Date of Conferral
Marlon F. Sukal
Globalization and international business increasingly require the services of skilled expatriates in overseas offices. Over the past 50 years, numerous studies have focused on various factors affecting expatriate adjustment, primarily through quantitative research, reaching no conclusions on what factors in cross-cultural training would guarantee expatriate success. Expatriate failure has high personal and organizational costs. The purpose of this study was to use the qualitative methodology of narrative inquiry to investigate the adjustment, transition, and repatriation experience as a holistic process. Two theoretical constructions, Bandura's social learning theory, applied to the learning process in an international assignment, and social identity theory, represented key factors in the expatriate experience. The overarching research question investigated the distinct factors that contributed to the overall success or failure of an expatriate. Narrative inquiry, and open-ended questions, allowed the participants to reveal their stories. Participants (N = 14) were selected using criterion and convenience sampling. Interviews were recorded, transcribed, and coded into themes using an iterative process.
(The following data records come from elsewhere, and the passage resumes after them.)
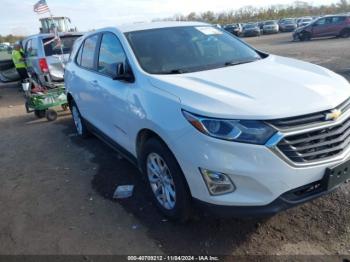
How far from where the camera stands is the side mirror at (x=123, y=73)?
12.0 ft

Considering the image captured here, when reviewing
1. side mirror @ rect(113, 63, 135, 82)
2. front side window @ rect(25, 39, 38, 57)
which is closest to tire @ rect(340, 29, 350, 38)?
front side window @ rect(25, 39, 38, 57)

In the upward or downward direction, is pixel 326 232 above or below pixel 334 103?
below

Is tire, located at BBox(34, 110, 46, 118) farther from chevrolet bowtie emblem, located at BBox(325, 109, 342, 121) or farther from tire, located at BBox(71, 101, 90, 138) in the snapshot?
chevrolet bowtie emblem, located at BBox(325, 109, 342, 121)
Results established weak organizational support in the preparation and repatriation stages. Participants considered their assignments a success and exhibited strong self-efficacy and internal locus of control. The need for successful expatriate performance will continue to increase with globalization; findings in this study can contribute to the training, support, and repatriation of employees. The potential for social change includes the improvement in global business functioning and international understanding.